Both RideAustin and Fasten are more focused on their daily operations than the future of the industry. Neither currently has a plan, or use, for diving into fields that Uber has dipped its toes, such as autonomous cars—a business strategy that has still yet to be borne out as a profitable one, as Xconomy has previously reported. Evdakov says he can envision a way that self-driving cars could work for the industry if owners of driverless cars used apps like Fasten or Uber to lease their autonomous cars out to users for rides—similar to renting a room on Airbnb.

Despite both Fasten and RideAustin’s positive outlooks, there are only a few certainties right now. First, the city of Austin will no longer be getting 1 percent of each fare, something that the new state legislation outlawed. The bill, however, will allow the state of Texas to implement fees. Since May of 2016, the city of Austin says it collected $915,732 in fees from Fasten, RideAustin, Fare, Wingz, GetMe, and the few other smaller operators.

Next, new drivers that only plan to use Uber and Lyft won’t necessarily be fingerprinted. Since the Austin began requiring fingerprints as a part of background checks, the companies have checked 9,728 drivers. Both RideAustin and Fasten say they plan to continue to fingerprint any new drivers, however, a sign they say shows that their operations are ensuring passenger safety.

Finally, each of the rideshare companies will certainly lose some market share to Uber and Lyft, which offer consumers bigger discounts, sometimes lower prices, better technology, more engineers, and boast more money. In January, Austinites took about 480,000 rides. But will it be enough to run out Fasten and RideAustin, which each say they account for about 50 percent of the Austin market currently?
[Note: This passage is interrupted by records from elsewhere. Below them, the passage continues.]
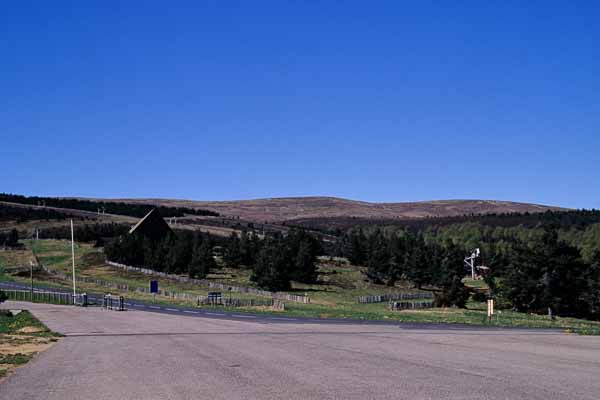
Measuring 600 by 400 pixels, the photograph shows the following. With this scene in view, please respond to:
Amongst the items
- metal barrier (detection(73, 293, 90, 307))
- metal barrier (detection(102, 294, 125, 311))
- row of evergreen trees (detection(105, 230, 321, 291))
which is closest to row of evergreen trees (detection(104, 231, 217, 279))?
row of evergreen trees (detection(105, 230, 321, 291))

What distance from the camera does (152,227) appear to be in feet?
425

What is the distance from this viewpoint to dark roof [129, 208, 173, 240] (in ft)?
417

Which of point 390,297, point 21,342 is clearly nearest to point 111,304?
point 390,297

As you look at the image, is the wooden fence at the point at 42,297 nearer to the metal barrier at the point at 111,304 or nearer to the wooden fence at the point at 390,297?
the metal barrier at the point at 111,304

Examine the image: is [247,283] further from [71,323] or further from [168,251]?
[71,323]

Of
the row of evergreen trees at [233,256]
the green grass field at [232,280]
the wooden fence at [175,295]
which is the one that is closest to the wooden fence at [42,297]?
the green grass field at [232,280]

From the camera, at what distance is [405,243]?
390 feet

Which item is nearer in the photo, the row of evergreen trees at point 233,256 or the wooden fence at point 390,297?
the wooden fence at point 390,297

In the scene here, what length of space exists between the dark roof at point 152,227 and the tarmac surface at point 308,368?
320 ft

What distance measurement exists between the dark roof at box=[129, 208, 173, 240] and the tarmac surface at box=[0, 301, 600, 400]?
9756 cm

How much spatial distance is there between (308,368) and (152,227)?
4492 inches

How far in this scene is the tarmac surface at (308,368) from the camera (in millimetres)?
14516

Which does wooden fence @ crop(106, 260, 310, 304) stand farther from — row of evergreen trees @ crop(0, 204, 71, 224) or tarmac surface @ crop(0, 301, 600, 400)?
row of evergreen trees @ crop(0, 204, 71, 224)

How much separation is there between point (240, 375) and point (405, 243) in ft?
338
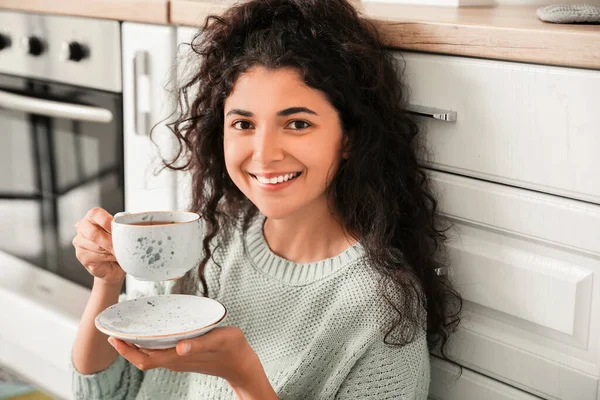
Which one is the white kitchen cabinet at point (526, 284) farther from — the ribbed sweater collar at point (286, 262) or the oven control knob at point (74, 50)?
the oven control knob at point (74, 50)

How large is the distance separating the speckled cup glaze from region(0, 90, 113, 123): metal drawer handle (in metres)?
0.60

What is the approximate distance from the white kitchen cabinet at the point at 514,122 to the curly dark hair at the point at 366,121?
0.15ft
RideAustin may have a shorter fuse. The group says it can’t continue to operate if it drops below 20,000 weekly riders. RideAustin gives about 60,000 to 70,000 each week currently, Goldenberg says, an estimate that would indeed give it about half of the current market. Goldenberg says she has been happy to see so many companies use Austin as a test bed for transportation, and is excited about what RideAustin has been able to do.

“The folks that use RideAustin are taking it because of the charity angle, the nonprofit angle—we pay drivers more,” she says. “A lot of those attributes will help maintain that market share going forward.”